- **What the task requires**: Could you format all of the items below as a JSON list of strings, with one string per line and the blank lines left out?

>> Begin Entries provided

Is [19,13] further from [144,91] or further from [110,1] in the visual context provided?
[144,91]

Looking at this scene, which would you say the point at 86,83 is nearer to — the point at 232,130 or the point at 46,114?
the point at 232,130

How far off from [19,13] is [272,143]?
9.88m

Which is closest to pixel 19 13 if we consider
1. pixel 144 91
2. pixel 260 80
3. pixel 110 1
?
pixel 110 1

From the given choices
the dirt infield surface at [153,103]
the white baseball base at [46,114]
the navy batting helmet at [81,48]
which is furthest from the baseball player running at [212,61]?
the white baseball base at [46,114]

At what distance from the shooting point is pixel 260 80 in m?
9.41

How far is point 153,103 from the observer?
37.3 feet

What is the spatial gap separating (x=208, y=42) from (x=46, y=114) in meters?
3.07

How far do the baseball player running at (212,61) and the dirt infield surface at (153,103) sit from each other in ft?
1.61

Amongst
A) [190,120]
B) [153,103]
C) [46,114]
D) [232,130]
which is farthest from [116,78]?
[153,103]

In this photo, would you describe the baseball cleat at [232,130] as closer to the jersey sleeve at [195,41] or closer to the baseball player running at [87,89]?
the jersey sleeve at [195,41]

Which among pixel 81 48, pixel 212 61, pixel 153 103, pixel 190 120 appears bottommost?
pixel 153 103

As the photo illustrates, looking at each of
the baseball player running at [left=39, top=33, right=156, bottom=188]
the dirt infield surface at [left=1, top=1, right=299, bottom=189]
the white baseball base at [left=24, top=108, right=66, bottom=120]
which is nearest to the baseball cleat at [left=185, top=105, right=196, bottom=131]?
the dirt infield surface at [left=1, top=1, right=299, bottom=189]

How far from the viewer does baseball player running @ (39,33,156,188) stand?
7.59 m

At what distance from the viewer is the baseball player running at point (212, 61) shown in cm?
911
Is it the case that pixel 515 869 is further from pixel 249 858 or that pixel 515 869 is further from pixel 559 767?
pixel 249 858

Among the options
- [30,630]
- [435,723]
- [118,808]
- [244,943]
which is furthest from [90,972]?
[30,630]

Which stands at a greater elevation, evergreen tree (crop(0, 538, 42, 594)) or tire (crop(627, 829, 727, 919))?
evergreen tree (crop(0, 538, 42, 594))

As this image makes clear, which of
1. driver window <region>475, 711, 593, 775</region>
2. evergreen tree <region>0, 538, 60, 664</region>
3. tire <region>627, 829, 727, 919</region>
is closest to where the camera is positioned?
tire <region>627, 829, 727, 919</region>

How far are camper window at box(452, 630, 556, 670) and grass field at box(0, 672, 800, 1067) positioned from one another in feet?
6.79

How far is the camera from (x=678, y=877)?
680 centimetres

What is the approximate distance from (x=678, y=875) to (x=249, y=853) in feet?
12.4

>> End Entries provided

- **Task response**:
[
  "Is [19,13] further from [144,91] or further from [110,1] in the visual context provided?",
  "[144,91]",
  "Looking at this scene, which would you say the point at 86,83 is nearer to — the point at 232,130 or the point at 46,114?",
  "the point at 232,130",
  "How far off from [19,13] is [272,143]?",
  "9.88m",
  "Which is closest to pixel 19 13 if we consider",
  "1. pixel 144 91",
  "2. pixel 260 80",
  "3. pixel 110 1",
  "?",
  "pixel 110 1",
  "From the given choices",
  "the dirt infield surface at [153,103]",
  "the white baseball base at [46,114]",
  "the navy batting helmet at [81,48]",
  "which is furthest from the baseball player running at [212,61]?",
  "the white baseball base at [46,114]",
  "At what distance from the shooting point is pixel 260 80 in m?",
  "9.41",
  "How far is point 153,103 from the observer?",
  "37.3 feet",
  "What is the spatial gap separating (x=208, y=42) from (x=46, y=114) in meters?",
  "3.07",
  "How far do the baseball player running at (212,61) and the dirt infield surface at (153,103) sit from each other in ft?",
  "1.61",
  "Amongst",
  "A) [190,120]",
  "B) [153,103]",
  "C) [46,114]",
  "D) [232,130]",
  "which is farthest from [116,78]?",
  "[153,103]",
  "In this photo, would you describe the baseball cleat at [232,130] as closer to the jersey sleeve at [195,41] or closer to the baseball player running at [87,89]?",
  "the jersey sleeve at [195,41]",
  "Which among pixel 81 48, pixel 212 61, pixel 153 103, pixel 190 120 appears bottommost?",
  "pixel 153 103",
  "As the photo illustrates, looking at each of",
  "the baseball player running at [left=39, top=33, right=156, bottom=188]",
  "the dirt infield surface at [left=1, top=1, right=299, bottom=189]",
  "the white baseball base at [left=24, top=108, right=66, bottom=120]",
  "which is nearest to the baseball cleat at [left=185, top=105, right=196, bottom=131]?",
  "the dirt infield surface at [left=1, top=1, right=299, bottom=189]",
  "How far from the viewer does baseball player running @ (39,33,156,188) stand?",
  "7.59 m",
  "At what distance from the viewer is the baseball player running at point (212, 61) shown in cm?",
  "911",
  "Is it the case that pixel 515 869 is further from pixel 249 858 or that pixel 515 869 is further from pixel 559 767?",
  "pixel 249 858",
  "Among the options",
  "- [30,630]",
  "- [435,723]",
  "- [118,808]",
  "- [244,943]",
  "which is furthest from [90,972]?",
  "[30,630]",
  "Which stands at a greater elevation, evergreen tree (crop(0, 538, 42, 594)) or tire (crop(627, 829, 727, 919))?",
  "evergreen tree (crop(0, 538, 42, 594))",
  "As this image makes clear, which of",
  "1. driver window <region>475, 711, 593, 775</region>",
  "2. evergreen tree <region>0, 538, 60, 664</region>",
  "3. tire <region>627, 829, 727, 919</region>",
  "is closest to where the camera is positioned?",
  "tire <region>627, 829, 727, 919</region>",
  "How far are camper window at box(452, 630, 556, 670) and grass field at box(0, 672, 800, 1067) positioned from one another in feet?",
  "6.79",
  "How far is the camera from (x=678, y=877)?",
  "680 centimetres",
  "What is the approximate distance from (x=678, y=875) to (x=249, y=853) in feet?",
  "12.4"
]